• SELECTED EXCERPT

_ _ _ _ _ _ _

Stocks drifted lower in early trades in the Japanese market on Friday with a flat lead from Wall Street and profit taking after recent gains contributing to the decline. Despite staging a recovery subsequently, the market faltered again and is currently trading weak amid cautious moves.
Automobile stocks are finding good support even as stocks from banking, chemicals, steel and non-ferrous metals sections are trading weak. Electric power, mining and oil stocks are trading mixed.
The benchmark Nikkei 225 index, which recovered to 8877.5 after an early setback, is currently down 29.6 points or 0.3 percent at 8,847.2.
Sony Corp. shares are up nearly 10 percent despite the company forecasting a 220 billion yen net loss for financial year 2011.
Mitsumi Electric Co. shares are up more than 9 percent. Hitachi is gaining 7.3 percent and Minebea is trading stronger by about 6.6 percent. Canon Inc. shares gained over 2.5 percent following a share buy-back announcement from the company.

_ _ _ _ _ _ _

• EXTRACTED INFORMATION
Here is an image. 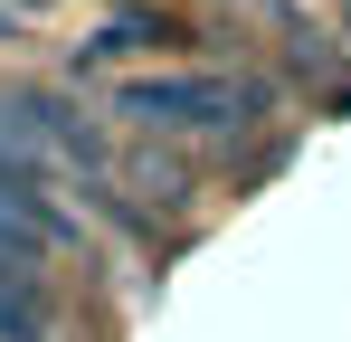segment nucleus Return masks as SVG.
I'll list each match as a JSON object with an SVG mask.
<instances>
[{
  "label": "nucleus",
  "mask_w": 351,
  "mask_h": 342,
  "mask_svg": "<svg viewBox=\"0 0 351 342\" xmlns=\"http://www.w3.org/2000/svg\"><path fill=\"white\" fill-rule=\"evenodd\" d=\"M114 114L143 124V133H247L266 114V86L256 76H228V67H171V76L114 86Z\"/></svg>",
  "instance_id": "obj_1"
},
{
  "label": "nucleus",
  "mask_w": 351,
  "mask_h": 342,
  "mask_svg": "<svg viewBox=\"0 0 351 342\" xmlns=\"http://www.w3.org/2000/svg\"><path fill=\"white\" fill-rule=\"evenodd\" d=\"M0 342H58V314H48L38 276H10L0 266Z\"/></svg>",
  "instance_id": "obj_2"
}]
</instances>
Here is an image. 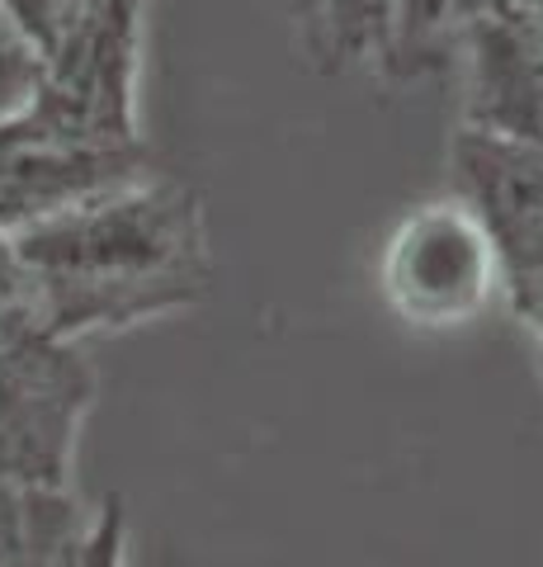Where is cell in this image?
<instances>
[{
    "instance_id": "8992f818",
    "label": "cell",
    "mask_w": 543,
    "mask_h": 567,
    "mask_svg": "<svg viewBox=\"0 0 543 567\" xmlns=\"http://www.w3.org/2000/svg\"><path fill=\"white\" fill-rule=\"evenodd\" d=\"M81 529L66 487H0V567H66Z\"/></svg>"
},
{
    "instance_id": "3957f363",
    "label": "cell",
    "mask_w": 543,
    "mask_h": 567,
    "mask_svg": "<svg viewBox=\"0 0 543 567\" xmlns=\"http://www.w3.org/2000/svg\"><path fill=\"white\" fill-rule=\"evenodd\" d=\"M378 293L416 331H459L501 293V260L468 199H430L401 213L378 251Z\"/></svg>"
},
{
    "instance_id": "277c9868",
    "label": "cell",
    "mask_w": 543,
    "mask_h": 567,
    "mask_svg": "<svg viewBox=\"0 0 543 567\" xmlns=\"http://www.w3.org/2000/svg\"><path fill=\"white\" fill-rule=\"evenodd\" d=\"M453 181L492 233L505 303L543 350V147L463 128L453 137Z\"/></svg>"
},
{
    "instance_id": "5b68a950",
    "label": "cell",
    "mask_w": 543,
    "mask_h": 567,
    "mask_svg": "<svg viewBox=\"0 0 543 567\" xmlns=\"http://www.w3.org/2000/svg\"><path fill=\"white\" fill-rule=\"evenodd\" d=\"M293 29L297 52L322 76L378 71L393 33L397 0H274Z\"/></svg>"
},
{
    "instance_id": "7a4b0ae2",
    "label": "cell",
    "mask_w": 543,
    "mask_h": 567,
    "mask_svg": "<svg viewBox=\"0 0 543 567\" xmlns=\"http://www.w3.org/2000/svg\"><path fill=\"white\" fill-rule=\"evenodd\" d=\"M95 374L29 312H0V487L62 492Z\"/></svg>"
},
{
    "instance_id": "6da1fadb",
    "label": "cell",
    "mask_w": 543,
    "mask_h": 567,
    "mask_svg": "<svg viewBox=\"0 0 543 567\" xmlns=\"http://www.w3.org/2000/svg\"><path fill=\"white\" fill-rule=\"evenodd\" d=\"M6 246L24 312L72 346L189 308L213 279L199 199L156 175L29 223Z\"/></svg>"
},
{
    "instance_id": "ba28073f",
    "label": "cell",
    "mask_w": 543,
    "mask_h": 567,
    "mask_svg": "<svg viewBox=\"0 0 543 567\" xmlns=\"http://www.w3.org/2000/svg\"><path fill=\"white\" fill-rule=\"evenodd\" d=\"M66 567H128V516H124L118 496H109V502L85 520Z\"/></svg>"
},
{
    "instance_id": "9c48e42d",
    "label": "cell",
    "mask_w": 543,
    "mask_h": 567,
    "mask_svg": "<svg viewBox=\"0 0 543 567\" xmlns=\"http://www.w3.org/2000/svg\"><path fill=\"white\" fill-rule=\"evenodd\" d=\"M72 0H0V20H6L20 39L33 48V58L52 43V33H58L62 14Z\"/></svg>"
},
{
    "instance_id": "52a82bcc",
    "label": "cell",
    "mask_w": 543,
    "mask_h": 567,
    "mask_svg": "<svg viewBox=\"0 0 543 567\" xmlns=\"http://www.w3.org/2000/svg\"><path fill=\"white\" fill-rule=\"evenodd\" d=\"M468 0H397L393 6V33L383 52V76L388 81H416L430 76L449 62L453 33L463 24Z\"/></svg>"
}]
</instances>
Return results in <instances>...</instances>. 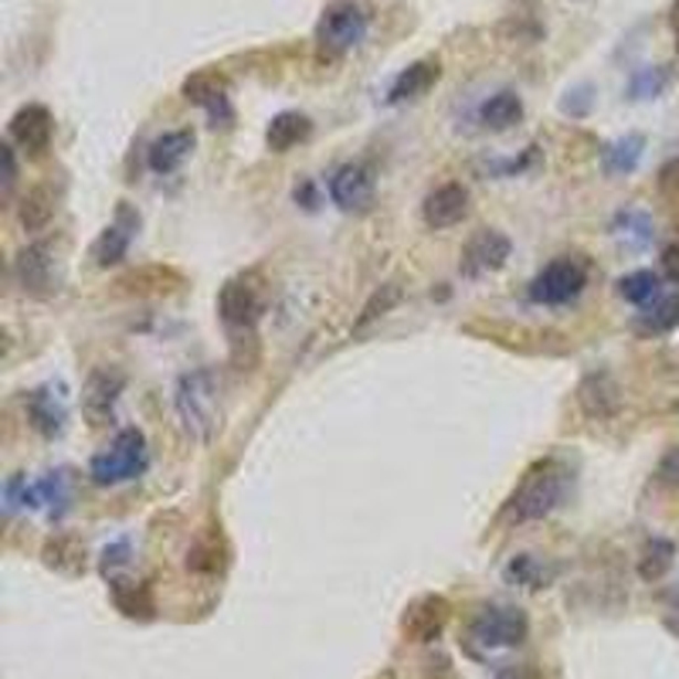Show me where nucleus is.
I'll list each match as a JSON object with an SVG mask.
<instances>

_ _ _ _ _ _ _

• REQUIRED ACTIONS
1. From the Japanese stock market report above, write out the passage from "Stocks drifted lower" up to and including "are trading mixed.".
2. Extend the report on Friday's Japanese stock trading, picking up right after its last sentence.

• RESPONSES PER TASK
1.
Stocks drifted lower in early trades in the Japanese market on Friday with a flat lead from Wall Street and profit taking after recent gains contributing to the decline. Despite staging a recovery subsequently, the market faltered again and is currently trading weak amid cautious moves.
Automobile stocks are finding good support even as stocks from banking, chemicals, steel and non-ferrous metals sections are trading weak. Electric power, mining and oil stocks are trading mixed.

2.
Sumco, Panasonic Corp., Mitsubishi Paper, Mitsubishi Materials, Advantest, Matsui Securities, Dai-ichi Life and Mitsubishi UFJ Financial are up 1 to 3 percent.
Automobile stocks Mazda Motor, Toyota Motor and Mitsubishi Motor are up 1.3 to 2.3 percent. Suzuki Motor and Nissan Motor are also trading notably higher.
Shares of Nippon Sheet Glass plunged more than 11 percent in early trading following weak earnings forecast, and is still down in the red with a sharp loss.
Yamaha Corp. shares are down as much as 6.5 percent. Mitsui Mining, Daiichi Sankyo, Sharp Corp, Unitika, Fujikura, Pacific Metals and Softbank are down 2 to 2.5 percent.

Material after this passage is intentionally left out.